By Dhanushka Thamarapani
Over the past decades, natural disasters have become more prevalent and destructive in terms of magnitudes, damage, and economic loss. Indonesia – the focus of my research – is located on a an actively moving tectonic plate making it vulnerable to earthquakes, tsunamis, and volcanic activity. As a result, in a span of 30 years, there have been approximately 190,000 deaths and more than 30 billion USD lost in property damages according to the International Disaster Database (EM-DAT). Since at least some of these disasters could be attributed to human interactions with the environment, the implications of experiencing such disasters in childhood could be vastly different. The mounting evidence in economic, psychology, and biology literatures documents the long-term implications of childhood exposure to natural disasters. The renewed emphasis on a multitude of outcomes and coping strategies has enriched our understanding of the scope and magnitude of these unprecedented events. Consequently, the cross-fertilization between the research on health and disasters exposure has rejuvenated the public policy debate of targeting the disaster relief to the most vulnerable subpopulations. My research provides empirical evidence in their favor.
Due to my background in economics of developing countries, I have a vested interest in the intersection of exposure to adverse events and health and well-being of individuals. Developing world is often hit disproportionately by natural disasters as a result of the deficiencies in agency, institutions, and policies on top of the sheer lack of technology to cope. Since most developing nations face physical capital constraints, in my research I mainly focus on the resource that most such nations are undeniably abundant in – their people. Investing in people, in economics, bears the term human capital accumulation. Based on my training, I focus my attention on investments during time periods that are critical to growth – the early childhood. It goes without saying that healthy children make health adults and in doing so enriches the productive capacity of the economy.
The types of disasters studied are predominantly focusing on floods, famines, droughts, tornadoes, and earthquakes. Only a handful of recent studies do not discriminate based on the disaster type when empirically investigating socio-economic outcomes. I follow the latter approach by using a multitude of natural disasters that occurred on Java Island (Indonesia) from 2002 to 2007 to uncover their impact on child stature. Indonesia has long served as a canvas for researchers to identify the effects of natural disasters. A recent study by Gignoux and Menendez (2016) investigated the impact of earthquakes on the household welfare dynamics. They find that physical capital damage is recoverable and therefore there are no lasting impacts of natural disaster exposure. This finding sparked my interest in investigating child health. Since welfare is multi-dimensional, I was curious to find out if welfare loss is still recoverable when using a child health proxy.

**WHAT THIS EXERCISE ASKS**.
A. Summarize the passage on natural disasters and child health in Indonesia in two sentences.
B. Write the next part of the passage on natural disasters and child health in Indonesia, starting after its final sentence.

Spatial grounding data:
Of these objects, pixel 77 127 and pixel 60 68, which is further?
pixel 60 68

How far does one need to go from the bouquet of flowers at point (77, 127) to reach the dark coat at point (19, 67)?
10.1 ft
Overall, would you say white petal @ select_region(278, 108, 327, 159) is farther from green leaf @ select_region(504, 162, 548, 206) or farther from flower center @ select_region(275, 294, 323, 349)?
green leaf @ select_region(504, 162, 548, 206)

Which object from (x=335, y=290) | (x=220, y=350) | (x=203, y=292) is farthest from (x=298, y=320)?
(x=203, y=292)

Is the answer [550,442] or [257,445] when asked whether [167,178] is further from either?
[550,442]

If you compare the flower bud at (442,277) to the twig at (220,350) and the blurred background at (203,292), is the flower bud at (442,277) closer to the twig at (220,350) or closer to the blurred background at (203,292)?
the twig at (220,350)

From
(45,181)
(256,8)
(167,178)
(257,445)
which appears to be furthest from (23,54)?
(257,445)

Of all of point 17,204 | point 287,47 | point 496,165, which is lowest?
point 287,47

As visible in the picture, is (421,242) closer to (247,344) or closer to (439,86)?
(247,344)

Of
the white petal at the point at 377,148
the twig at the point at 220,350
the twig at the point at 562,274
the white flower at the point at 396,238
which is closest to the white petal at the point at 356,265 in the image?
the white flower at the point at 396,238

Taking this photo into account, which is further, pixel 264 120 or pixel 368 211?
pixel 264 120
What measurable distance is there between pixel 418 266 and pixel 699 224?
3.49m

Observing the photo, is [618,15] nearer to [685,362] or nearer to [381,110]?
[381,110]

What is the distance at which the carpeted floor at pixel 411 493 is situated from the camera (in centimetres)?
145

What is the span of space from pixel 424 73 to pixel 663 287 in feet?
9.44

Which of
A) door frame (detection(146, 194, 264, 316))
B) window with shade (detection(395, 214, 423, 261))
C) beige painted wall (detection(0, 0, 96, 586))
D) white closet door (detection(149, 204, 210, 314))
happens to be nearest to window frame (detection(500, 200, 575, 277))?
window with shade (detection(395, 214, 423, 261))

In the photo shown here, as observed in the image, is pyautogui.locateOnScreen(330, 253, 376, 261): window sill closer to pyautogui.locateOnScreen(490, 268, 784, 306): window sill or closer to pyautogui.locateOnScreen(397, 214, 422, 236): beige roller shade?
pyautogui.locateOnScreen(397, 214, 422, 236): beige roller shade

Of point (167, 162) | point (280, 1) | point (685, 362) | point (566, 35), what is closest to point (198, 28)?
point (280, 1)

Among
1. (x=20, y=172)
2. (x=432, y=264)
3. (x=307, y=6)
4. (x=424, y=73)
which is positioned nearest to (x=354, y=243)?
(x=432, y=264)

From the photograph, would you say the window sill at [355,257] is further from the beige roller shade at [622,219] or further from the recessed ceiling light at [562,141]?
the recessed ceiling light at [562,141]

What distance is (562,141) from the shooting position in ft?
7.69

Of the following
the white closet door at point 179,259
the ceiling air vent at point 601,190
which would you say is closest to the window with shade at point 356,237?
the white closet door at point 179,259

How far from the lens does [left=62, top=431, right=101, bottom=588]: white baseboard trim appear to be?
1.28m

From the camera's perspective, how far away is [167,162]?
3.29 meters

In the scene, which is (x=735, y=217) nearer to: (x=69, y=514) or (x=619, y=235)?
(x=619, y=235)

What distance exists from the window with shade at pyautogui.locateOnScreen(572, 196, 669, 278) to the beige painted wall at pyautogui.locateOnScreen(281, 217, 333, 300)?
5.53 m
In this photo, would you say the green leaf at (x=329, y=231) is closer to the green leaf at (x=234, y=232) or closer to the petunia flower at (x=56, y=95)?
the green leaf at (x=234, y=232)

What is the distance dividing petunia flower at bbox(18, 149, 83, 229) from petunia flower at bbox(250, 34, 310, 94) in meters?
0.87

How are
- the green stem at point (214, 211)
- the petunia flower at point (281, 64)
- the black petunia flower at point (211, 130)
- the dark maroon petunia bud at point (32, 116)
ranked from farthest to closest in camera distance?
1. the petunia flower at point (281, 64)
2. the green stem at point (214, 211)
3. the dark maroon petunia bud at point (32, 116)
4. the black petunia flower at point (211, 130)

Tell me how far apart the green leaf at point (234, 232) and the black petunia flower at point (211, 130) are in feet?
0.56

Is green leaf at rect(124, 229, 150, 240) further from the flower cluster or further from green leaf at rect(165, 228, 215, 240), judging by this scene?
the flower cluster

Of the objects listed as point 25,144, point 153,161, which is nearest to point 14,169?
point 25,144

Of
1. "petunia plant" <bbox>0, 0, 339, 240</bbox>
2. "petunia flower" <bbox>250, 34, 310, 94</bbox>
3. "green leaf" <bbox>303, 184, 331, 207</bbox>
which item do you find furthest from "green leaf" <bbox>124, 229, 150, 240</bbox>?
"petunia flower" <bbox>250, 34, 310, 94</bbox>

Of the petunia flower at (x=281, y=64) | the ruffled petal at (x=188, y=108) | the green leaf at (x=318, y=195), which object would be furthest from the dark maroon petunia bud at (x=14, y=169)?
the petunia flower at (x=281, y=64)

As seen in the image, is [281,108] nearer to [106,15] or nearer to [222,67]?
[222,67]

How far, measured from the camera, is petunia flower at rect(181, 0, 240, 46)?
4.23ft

**RESPONSES TO THE TASKS**.
A. Natural disasters have grown more prevalent and destructive, and Indonesia's position on an actively moving tectonic plate leaves it vulnerable to earthquakes, tsunamis, and volcanic activity, with about 190,000 deaths and more than 30 billion USD in property damage over 30 years according to EM-DAT. Drawing on a background in the economics of developing countries and a focus on early childhood as a critical period for human capital accumulation, the author uses a range of natural disasters on Java Island from 2002 to 2007 to study their impact on child stature, asking whether welfare loss is still recoverable when measured through child health.

B.
I compile a sample of Indonesian children aged 0 (in-utero) to 12 on Java Island who experienced various types of natural disasters – floods, earthquakes, landslides, volcano eruptions, tsunamis, droughts, and forest fires – between 2002 and 2007. The sample comprises of 1,262 children (even split between genders) out of which 50 percent were exposed to at least one type of natural disaster. I capture the child health through their height measured in 2014 (i.e. 7 years after the last recorded event). Using the Indonesian Family Life Survey allows me to use the anthropometric records measured by a professional, along with a host of parent, household, and community characteristics. I use two dependent variables – the height-for-age Z (HAZ) score and an indicator for stunting. The heights are standardized using the Center for Disease Control (CDC) method and the indicator for stunting is equal to one if a child’s HAZ is 2 or more standard deviations below the CDC reference group average. A stunted child is essentially too short compared to their peers in the same age-gender cohort. The evidence in economics literature documents the lasting effects of stunting where such individuals are unable to reach their potential in school performance, occupational choices, and earnings.
My research reveals that children, especially girls, are at a disadvantage early in life when exposed to natural disasters. They are about 0.18 standard deviations shorter than their peers and 7 percent more likely to be stunted. These magnitudes, although seem small, are sizeable impacts that would only prolong the recovery for these children. The effect is more pronounced in girls from communities with limited access to credit. The coefficients increase to 0.21 standard deviations in height reduction and 9 percent more likelihood of stunting for girls from credit poor backgrounds. While credit accessibility (assessed by the availability of a formal bank) may not be the only factor driving the results, it is certainly one of the pathways through which exposure to natural disasters manifest linear growth retardation in children.